← Back to HCPCS Code Library
What this equipment is
E0470 is the HCPCS code for a bilevel positive airway pressure device with a backup rate (BiPAP ST or BiPAP ASV). Unlike CPAP, which delivers one continuous pressure, BiPAP delivers two levels — a higher pressure on inhale (IPAP) and a lower pressure on exhale (EPAP). The backup rate forces a breath if the patient doesn't trigger one within a set time.
BiPAP is used for complex sleep-disordered breathing, CPAP-intolerant patients, COPD with overlapping OSA, and central sleep apnea. It's a step up from CPAP — both clinically and in payer scrutiny.
Medicare coverage criteria
- Failed CPAP trial. Most payers require documentation that CPAP was tried and failed or was not tolerated before approving BiPAP. "Failed" typically means adherence <4 hours/night despite adequate support.
- Central or mixed sleep apnea. BiPAP ST (spontaneous-timed) or ASV (adaptive servo-ventilation) is used for central sleep apnea (G47.31) or complex sleep apnea. The sleep study must demonstrate central or mixed events, not purely obstructive.
- Documented CPAP intolerance. Physical intolerance (claustrophobia, mask pressure sores), side effects (aerophagia), or documented inability to tolerate CPAP at therapeutic pressure.
- COPD with nocturnal hypoventilation. Some payers cover E0470 for COPD patients with documented nocturnal hypercapnia (elevated PaCO2) or oxygen saturation drops below 88% despite CPAP.

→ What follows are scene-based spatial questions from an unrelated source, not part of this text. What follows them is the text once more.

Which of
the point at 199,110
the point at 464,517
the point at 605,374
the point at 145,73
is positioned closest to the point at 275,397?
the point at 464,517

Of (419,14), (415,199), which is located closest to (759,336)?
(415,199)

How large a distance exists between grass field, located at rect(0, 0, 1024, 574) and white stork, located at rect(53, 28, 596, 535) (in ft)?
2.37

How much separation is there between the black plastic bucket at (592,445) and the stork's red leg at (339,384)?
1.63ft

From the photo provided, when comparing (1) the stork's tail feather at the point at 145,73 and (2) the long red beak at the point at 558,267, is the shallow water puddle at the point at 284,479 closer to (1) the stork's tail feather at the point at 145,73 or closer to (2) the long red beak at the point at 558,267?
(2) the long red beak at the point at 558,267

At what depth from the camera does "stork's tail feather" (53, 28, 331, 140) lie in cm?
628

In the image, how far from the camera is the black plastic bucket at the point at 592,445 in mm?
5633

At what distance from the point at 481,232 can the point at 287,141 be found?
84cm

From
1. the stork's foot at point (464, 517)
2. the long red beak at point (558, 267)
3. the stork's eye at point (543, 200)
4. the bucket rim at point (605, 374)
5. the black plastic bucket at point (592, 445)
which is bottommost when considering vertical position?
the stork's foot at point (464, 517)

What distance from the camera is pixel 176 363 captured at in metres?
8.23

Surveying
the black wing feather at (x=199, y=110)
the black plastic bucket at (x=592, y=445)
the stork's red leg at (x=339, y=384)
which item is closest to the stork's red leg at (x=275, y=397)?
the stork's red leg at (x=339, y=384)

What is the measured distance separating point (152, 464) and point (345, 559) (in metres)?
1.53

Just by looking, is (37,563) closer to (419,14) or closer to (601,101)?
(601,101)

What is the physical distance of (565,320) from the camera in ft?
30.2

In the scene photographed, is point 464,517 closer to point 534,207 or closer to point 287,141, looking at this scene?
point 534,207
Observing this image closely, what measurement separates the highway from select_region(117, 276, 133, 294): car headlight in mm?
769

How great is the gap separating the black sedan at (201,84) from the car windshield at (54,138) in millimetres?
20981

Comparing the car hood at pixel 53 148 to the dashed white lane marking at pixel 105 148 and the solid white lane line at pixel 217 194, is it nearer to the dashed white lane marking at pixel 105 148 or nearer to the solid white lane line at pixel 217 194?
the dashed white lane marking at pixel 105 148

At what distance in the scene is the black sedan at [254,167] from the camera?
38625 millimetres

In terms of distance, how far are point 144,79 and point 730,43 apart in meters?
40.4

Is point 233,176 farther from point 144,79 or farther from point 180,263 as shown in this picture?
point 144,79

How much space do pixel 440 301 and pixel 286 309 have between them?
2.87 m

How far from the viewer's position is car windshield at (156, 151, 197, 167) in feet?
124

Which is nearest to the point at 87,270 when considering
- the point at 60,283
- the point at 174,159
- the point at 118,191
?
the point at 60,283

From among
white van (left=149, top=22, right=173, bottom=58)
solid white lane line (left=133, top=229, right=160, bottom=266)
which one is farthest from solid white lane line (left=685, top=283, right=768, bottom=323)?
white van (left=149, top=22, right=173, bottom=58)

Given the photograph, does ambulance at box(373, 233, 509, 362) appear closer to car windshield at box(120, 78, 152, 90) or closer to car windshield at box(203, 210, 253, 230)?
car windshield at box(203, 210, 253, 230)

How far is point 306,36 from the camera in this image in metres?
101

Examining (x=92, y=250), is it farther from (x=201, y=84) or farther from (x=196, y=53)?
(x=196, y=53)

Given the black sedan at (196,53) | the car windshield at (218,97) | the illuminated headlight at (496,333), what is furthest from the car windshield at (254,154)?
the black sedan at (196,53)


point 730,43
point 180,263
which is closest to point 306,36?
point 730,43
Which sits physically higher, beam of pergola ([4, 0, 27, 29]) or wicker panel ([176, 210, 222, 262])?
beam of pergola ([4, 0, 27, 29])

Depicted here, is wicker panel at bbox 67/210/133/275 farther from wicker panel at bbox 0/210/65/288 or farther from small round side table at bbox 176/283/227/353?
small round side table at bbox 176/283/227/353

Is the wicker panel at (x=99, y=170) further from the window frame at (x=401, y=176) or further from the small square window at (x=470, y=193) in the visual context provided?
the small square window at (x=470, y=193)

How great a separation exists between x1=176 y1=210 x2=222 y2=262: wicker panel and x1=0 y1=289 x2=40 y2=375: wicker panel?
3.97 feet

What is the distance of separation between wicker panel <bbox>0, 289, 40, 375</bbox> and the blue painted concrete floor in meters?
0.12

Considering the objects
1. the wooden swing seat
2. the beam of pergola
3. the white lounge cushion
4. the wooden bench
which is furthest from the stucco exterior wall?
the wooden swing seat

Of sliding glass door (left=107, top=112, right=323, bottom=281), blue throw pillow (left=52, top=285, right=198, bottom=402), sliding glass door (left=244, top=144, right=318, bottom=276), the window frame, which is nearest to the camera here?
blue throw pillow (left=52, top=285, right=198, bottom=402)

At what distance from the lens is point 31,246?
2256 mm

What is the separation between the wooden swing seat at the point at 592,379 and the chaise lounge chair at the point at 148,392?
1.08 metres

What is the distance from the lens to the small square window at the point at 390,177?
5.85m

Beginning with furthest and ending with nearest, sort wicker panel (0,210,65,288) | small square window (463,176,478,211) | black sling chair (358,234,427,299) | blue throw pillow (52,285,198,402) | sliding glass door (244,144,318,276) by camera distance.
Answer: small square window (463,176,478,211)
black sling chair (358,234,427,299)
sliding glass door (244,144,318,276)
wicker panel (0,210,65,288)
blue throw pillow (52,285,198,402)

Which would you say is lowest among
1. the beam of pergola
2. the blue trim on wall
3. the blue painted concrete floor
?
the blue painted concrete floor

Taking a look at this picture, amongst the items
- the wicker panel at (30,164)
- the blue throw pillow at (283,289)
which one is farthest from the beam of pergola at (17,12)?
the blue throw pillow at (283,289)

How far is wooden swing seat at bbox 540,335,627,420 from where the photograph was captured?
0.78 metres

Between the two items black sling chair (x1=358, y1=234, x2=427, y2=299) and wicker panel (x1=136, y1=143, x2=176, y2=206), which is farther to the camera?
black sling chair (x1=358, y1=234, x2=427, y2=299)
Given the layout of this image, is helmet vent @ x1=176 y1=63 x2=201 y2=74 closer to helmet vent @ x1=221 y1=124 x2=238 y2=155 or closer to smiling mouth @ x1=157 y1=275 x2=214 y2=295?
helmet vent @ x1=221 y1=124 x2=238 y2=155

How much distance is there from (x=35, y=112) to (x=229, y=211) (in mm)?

What actually causes denials in DME back offices
- No CPAP failure documentation. The most common denial reason for E0470 is a missing or inadequate CPAP trial record. Payers want evidence CPAP was attempted — compliance data from the device download is the gold standard.
- Wrong sleep study type. An in-lab attended PSG is preferred for BiPAP authorization; home sleep tests may not be sufficient for complex sleep diagnoses. Confirm payer requirements before the study.
- Missing sleep physician interpretation. The sleep study report must include a physician's interpretation with event counts (AHI, central apnea index, mixed events) — not just raw data from the device.
- Diagnosis mismatch. Billing E0470 for pure obstructive sleep apnea (G47.33) with no evidence of central or complex apnea often triggers denial. BiPAP is not simply "stronger CPAP" — the clinical rationale must match the diagnosis.
- No PA number. E0470 is frequently a PA-required code for commercial payers. The PA must reflect the correct device type (BiPAP ST vs. ASV) — using a generic PA for "BiPAP" may not authorize the specific E0470 device.
Documentation checklist
- Physician order specifying BiPAP ST or ASV with backup rate settings
- Sleep study report with central/mixed apnea indices and physician interpretation
- CPAP trial data showing failure or intolerance (device download report)
- Documented reason CPAP was inadequate — not just "patient preference"
- CMN with qualifying diagnosis and length of need
- PA number from payer
Reimbursement note: E0470 rental rates are slightly higher than E0601 due to the more complex device. Medicare allows approximately 15–20% more for E0470 than E0601 depending on region. Commercial payer contracts vary — verify your allowed amount before billing. ASV devices (E0471) are a separate, more expensive code with stricter coverage criteria.
Book a Demo
See how ScriptRelay automates verification, intake, and denial management for DME distributors.
Book a 20-Min Walkthrough →
Frequently asked questions
Do I need to try CPAP before billing E0470?
Most payers — including Medicare Advantage plans — require a documented CPAP trial with evidence of failure or intolerance before approving E0470. The device download showing poor adherence (<4 hrs, <70% nights) is the strongest proof. "Patient tried CPAP" without documentation will not satisfy most payers.
What is the difference between BiPAP ST and BiPAP ASV?
BiPAP ST (spontaneous-timed) delivers pressure support on patient-triggered breaths and applies a set minimum rate if the patient doesn’t breathe. BiPAP ASV (adaptive servo-ventilation) continuously adjusts pressures breath-by-breath and is specifically used for central sleep apnea. E0470 covers ST; ASV devices may fall under different codes with separate coverage criteria.
Can I upgrade a patient from CPAP to BiPAP mid-rental?
Yes, with documentation. Submit a new order for E0470 with the CPAP failure documentation, device compliance report, and updated CMN. The existing E0601 rental should be stopped on the date the new device is delivered. Some payers will authorize the upgrade during the CPAP rental period; others require you to complete the CPAP rental first.